Why do I think IT folks need to have a sprinkle of bitterness be in this field? The fact is that IT, like roadkill removal, is truly a thankless job. Sure, guidance counselors, parents, and the media will all tell you that “Computers are the way to go” for a good salary, benefits, and career advancement. The problem with that mentality is that it’s not the mid-1980’s anymore. More and more jobs are being moved to parts of the world where wages are lower and, to be perfectly frank, people are willing to do the crappy jobs that North Americans think are beneath them.

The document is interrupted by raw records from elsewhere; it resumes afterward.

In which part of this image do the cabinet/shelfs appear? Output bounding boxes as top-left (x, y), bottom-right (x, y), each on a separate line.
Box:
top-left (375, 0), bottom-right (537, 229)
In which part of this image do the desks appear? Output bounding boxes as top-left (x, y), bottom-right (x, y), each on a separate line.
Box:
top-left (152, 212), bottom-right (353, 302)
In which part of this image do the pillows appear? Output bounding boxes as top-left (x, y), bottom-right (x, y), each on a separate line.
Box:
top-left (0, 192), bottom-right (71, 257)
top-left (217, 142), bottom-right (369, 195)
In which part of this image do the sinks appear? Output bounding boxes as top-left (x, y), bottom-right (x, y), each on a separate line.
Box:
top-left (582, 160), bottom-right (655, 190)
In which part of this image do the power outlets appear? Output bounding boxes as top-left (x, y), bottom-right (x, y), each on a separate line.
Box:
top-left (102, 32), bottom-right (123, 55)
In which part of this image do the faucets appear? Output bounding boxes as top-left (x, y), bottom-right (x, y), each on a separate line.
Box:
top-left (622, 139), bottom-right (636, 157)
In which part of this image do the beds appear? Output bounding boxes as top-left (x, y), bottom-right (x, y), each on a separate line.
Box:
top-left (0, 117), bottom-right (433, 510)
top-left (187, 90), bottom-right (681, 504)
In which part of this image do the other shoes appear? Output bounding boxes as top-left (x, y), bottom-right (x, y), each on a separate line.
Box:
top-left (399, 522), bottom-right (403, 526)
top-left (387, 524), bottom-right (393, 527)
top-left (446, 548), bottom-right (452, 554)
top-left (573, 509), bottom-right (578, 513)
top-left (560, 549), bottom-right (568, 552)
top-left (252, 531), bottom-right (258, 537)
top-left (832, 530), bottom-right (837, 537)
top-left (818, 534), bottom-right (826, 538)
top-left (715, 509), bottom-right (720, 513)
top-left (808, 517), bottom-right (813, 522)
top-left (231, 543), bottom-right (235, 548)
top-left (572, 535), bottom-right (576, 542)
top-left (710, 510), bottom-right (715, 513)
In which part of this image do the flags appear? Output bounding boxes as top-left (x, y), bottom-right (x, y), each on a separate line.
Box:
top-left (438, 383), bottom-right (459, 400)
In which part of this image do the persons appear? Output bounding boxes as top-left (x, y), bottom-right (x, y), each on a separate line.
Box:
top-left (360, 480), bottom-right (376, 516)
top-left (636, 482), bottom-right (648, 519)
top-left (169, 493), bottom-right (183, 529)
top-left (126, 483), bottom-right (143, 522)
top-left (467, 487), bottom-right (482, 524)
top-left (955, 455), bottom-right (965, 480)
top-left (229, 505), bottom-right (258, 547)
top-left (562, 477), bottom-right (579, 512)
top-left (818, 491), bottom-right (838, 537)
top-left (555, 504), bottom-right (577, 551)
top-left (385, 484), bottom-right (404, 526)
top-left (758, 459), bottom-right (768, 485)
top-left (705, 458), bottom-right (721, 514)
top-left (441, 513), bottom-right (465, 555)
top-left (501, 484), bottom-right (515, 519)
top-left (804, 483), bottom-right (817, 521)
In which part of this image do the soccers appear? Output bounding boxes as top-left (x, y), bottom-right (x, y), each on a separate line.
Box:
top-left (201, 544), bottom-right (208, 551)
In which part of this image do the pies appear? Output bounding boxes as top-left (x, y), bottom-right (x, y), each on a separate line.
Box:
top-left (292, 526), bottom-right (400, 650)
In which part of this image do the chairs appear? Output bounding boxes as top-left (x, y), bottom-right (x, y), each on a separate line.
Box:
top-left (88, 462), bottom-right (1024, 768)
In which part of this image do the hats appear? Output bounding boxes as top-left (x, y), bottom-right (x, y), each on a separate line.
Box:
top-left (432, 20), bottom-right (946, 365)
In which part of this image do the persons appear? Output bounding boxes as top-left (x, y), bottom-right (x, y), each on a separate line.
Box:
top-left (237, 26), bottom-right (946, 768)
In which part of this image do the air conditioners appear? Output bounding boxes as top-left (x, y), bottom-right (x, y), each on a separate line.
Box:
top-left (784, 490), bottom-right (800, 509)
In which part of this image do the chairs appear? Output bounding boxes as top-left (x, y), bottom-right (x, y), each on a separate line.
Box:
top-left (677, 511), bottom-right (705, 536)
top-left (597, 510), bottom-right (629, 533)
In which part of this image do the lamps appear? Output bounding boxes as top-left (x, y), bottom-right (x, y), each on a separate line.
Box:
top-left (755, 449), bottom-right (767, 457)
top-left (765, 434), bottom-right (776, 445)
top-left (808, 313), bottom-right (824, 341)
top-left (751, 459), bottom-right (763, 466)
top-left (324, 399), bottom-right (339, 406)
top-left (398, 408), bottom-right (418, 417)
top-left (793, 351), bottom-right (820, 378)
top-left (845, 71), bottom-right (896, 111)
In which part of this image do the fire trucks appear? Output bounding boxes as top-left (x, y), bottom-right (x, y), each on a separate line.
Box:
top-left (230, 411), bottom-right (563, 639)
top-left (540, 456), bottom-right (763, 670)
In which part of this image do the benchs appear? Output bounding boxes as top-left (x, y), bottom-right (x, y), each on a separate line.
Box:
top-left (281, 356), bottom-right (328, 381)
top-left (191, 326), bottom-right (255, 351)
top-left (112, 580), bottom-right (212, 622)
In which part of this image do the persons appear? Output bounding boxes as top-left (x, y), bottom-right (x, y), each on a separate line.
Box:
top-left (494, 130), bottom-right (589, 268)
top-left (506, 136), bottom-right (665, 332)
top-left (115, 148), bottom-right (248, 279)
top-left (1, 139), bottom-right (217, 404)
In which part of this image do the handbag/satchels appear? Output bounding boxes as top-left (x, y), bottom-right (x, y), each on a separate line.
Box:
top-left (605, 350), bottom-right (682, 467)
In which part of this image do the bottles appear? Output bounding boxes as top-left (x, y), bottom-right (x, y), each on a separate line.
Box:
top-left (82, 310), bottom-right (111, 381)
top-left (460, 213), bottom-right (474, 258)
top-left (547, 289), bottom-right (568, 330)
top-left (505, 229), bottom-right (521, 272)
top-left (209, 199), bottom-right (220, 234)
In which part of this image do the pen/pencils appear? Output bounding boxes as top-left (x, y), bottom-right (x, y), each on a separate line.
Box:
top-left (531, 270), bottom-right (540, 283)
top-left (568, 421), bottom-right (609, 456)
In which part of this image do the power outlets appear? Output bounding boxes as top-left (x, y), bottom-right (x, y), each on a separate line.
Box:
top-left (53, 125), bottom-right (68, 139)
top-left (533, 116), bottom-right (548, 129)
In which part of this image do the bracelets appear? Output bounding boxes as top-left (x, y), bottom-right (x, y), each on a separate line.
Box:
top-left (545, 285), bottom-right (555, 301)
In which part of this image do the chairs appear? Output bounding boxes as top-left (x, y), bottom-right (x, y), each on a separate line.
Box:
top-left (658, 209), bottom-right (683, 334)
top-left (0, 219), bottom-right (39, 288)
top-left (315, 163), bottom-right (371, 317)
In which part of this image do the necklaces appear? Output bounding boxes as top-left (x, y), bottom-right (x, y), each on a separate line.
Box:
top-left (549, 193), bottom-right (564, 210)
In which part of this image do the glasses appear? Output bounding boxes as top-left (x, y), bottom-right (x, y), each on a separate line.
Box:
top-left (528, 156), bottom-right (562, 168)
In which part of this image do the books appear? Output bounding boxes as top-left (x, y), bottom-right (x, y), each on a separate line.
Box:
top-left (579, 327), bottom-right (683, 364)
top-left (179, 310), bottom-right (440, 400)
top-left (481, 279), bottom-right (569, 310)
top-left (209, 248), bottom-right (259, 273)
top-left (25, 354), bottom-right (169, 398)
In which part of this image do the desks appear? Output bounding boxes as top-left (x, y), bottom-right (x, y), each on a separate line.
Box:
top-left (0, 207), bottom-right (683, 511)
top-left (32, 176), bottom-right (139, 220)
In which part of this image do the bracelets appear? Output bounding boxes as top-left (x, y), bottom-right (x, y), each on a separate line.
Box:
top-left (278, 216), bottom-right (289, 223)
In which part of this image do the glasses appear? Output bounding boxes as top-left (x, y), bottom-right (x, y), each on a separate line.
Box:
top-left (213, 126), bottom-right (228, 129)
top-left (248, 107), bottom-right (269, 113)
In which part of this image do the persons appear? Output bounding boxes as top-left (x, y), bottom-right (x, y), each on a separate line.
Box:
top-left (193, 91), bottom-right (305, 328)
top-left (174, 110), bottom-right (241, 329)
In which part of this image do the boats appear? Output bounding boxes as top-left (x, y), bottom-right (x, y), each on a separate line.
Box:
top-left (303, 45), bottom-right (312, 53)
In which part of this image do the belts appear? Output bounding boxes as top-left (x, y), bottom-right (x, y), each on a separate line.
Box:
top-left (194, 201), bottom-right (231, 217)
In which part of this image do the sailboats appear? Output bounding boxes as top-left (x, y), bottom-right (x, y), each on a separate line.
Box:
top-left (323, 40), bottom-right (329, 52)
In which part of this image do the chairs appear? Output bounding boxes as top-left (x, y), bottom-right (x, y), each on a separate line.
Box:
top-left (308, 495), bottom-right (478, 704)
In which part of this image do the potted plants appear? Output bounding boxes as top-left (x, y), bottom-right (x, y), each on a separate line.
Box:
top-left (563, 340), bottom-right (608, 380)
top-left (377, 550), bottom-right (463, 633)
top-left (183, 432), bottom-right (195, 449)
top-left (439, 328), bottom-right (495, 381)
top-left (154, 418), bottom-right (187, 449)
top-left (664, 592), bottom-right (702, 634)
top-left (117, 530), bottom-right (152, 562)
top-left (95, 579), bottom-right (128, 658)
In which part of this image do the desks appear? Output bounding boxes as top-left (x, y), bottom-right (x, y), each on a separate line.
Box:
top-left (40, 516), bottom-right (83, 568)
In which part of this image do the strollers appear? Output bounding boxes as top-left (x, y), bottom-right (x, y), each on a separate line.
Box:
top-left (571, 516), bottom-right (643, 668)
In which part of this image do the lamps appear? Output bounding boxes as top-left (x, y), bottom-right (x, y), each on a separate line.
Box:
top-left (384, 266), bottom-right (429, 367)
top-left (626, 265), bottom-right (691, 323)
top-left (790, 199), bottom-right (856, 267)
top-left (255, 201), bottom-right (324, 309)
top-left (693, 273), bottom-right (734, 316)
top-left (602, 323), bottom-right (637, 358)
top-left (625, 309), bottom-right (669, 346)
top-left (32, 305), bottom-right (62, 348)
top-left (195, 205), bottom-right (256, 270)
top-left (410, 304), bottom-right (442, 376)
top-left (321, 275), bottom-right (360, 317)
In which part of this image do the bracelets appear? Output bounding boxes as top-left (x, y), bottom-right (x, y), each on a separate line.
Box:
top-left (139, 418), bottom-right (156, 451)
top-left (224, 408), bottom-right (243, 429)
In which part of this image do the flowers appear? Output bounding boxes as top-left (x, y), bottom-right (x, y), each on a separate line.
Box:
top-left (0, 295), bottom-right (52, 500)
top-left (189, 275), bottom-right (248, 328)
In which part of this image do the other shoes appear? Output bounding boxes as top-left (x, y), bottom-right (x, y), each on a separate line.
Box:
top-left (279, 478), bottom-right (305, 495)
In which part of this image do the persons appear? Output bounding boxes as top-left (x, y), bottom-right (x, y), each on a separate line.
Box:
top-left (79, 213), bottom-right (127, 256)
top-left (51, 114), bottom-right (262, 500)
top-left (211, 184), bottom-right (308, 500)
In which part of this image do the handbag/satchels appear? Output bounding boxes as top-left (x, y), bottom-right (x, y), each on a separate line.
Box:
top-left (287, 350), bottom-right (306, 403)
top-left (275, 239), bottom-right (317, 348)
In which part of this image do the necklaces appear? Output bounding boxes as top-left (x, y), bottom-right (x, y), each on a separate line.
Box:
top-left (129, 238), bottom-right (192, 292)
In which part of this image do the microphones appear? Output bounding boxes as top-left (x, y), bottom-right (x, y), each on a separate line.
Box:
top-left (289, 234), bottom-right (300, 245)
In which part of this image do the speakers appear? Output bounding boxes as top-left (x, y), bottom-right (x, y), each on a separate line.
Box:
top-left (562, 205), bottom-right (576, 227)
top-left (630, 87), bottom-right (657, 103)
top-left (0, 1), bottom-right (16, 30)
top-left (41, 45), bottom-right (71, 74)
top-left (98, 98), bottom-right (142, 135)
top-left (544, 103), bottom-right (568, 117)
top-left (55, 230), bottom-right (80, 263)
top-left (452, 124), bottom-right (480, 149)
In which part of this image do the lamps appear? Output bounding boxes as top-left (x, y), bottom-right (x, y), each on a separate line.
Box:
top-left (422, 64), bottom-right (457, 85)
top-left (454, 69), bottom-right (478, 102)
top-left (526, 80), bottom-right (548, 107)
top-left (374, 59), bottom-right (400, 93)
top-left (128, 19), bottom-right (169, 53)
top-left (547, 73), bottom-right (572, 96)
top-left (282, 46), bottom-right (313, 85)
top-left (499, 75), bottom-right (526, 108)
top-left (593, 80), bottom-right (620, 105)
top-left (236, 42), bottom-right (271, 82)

To be clear, I’m not saying that working in IT is the hardest, or worst, job around. IT workers are taken for granted, much like the aforementioned roadkill removal worker. Most people enjoy driving to work on a road free from dead animals. When an animal gets run over and left for dead, the roadkill removal person is dispatched to “dispose” of the remains. When was the last time you sent a “thank you” card to your roadkill removal person? To that end, when was the last time you sent a “thank you” card to a member of your IT department? Show of hands?

Now let’s jump back to my original topic with a metaphor: an IT career is like a human body and, in order for your career to live a long and healthy life, you need a nice thick layer of skin to protect you from infection. The “infection” in this metaphor referrers to the emotional challenges that every IT professional experiences during their career. In order for IT personnel to adequately quote with the critical thinking required to overcome most IT related challenges, a “thick skin” is a requirement — one that I believe should show up on most job postings.

Working on the front lines of an IT organization let’s you experience what it’s like to sympathize, and empathize, with those who are having the problems. It lets you develop valuable customer service and communications skills while you work towards making the customer happy. Along the way you’ll have numerous bad experiences which will serve as lessons that you can use to make yourself a better person.

No matter what role you hold within an organization, you have customers to answer to. This is something that working the front lines forces you to remember. Good or bad, working in the trenches teaches you valuable life lessons that will only help you grow as an IT professional.